▸ **DIRECTIONS**:
Below are the records; print them all without any alteration.

Data extracted from a collection
***

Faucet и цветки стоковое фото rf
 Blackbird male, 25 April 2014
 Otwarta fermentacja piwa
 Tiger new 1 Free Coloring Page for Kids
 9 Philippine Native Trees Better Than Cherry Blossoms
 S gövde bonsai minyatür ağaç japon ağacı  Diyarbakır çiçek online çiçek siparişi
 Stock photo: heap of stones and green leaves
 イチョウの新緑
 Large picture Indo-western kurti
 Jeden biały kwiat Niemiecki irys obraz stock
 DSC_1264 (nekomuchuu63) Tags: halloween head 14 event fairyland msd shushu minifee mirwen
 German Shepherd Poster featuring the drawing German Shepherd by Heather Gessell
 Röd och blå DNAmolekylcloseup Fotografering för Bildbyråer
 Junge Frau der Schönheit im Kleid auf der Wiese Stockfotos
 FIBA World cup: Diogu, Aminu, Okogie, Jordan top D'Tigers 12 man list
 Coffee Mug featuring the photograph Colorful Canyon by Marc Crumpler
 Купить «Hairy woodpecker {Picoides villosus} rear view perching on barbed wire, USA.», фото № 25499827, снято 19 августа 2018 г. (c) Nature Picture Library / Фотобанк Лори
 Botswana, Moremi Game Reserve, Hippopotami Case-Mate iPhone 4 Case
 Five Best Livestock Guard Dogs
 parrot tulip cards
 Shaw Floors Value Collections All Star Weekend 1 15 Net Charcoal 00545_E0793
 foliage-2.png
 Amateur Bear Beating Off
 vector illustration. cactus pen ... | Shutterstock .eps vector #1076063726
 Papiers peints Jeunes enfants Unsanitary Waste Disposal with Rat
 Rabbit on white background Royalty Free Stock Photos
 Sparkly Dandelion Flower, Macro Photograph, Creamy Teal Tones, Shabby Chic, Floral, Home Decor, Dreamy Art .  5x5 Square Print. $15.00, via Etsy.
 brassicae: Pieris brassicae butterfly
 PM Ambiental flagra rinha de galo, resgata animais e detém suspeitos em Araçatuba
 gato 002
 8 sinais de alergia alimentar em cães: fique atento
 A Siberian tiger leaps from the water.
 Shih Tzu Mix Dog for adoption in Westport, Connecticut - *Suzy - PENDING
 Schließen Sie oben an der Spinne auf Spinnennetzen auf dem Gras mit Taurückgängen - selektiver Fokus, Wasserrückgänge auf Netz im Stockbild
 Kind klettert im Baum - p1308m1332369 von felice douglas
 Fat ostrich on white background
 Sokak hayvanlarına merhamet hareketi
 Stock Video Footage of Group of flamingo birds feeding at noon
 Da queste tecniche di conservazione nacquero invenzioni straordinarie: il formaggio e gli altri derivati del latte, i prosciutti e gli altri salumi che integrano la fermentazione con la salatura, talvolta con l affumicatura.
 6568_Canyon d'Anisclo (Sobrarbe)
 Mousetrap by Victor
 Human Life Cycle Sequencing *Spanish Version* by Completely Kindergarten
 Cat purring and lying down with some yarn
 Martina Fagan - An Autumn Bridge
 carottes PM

***

▸ **OUTPUT BELOW**:
Faucet и цветки стоковое фото rf
 Blackbird male, 25 April 2014
 Otwarta fermentacja piwa
 Tiger new 1 Free Coloring Page for Kids
 9 Philippine Native Trees Better Than Cherry Blossoms
 S gövde bonsai minyatür ağaç japon ağacı  Diyarbakır çiçek online çiçek siparişi
 Stock photo: heap of stones and green leaves
 イチョウの新緑
 Large picture Indo-western kurti
 Jeden biały kwiat Niemiecki irys obraz stock
 DSC_1264 (nekomuchuu63) Tags: halloween head 14 event fairyland msd shushu minifee mirwen
 German Shepherd Poster featuring the drawing German Shepherd by Heather Gessell
 Röd och blå DNAmolekylcloseup Fotografering för Bildbyråer
 Junge Frau der Schönheit im Kleid auf der Wiese Stockfotos
 FIBA World cup: Diogu, Aminu, Okogie, Jordan top D'Tigers 12 man list
 Coffee Mug featuring the photograph Colorful Canyon by Marc Crumpler
 Купить «Hairy woodpecker {Picoides villosus} rear view perching on barbed wire, USA.», фото № 25499827, снято 19 августа 2018 г. (c) Nature Picture Library / Фотобанк Лори
 Botswana, Moremi Game Reserve, Hippopotami Case-Mate iPhone 4 Case
 Five Best Livestock Guard Dogs
 parrot tulip cards
 Shaw Floors Value Collections All Star Weekend 1 15 Net Charcoal 00545_E0793
 foliage-2.png
 Amateur Bear Beating Off
 vector illustration. cactus pen ... | Shutterstock .eps vector #1076063726
 Papiers peints Jeunes enfants Unsanitary Waste Disposal with Rat
 Rabbit on white background Royalty Free Stock Photos
 Sparkly Dandelion Flower, Macro Photograph, Creamy Teal Tones, Shabby Chic, Floral, Home Decor, Dreamy Art .  5x5 Square Print. $15.00, via Etsy.
 brassicae: Pieris brassicae butterfly
 PM Ambiental flagra rinha de galo, resgata animais e detém suspeitos em Araçatuba
 gato 002
 8 sinais de alergia alimentar em cães: fique atento
 A Siberian tiger leaps from the water.
 Shih Tzu Mix Dog for adoption in Westport, Connecticut - *Suzy - PENDING
 Schließen Sie oben an der Spinne auf Spinnennetzen auf dem Gras mit Taurückgängen - selektiver Fokus, Wasserrückgänge auf Netz im Stockbild
 Kind klettert im Baum - p1308m1332369 von felice douglas
 Fat ostrich on white background
 Sokak hayvanlarına merhamet hareketi
 Stock Video Footage of Group of flamingo birds feeding at noon
 Da queste tecniche di conservazione nacquero invenzioni straordinarie: il formaggio e gli altri derivati del latte, i prosciutti e gli altri salumi che integrano la fermentazione con la salatura, talvolta con l affumicatura.
 6568_Canyon d'Anisclo (Sobrarbe)
 Mousetrap by Victor
 Human Life Cycle Sequencing *Spanish Version* by Completely Kindergarten
 Cat purring and lying down with some yarn
 Martina Fagan - An Autumn Bridge
 carottes PM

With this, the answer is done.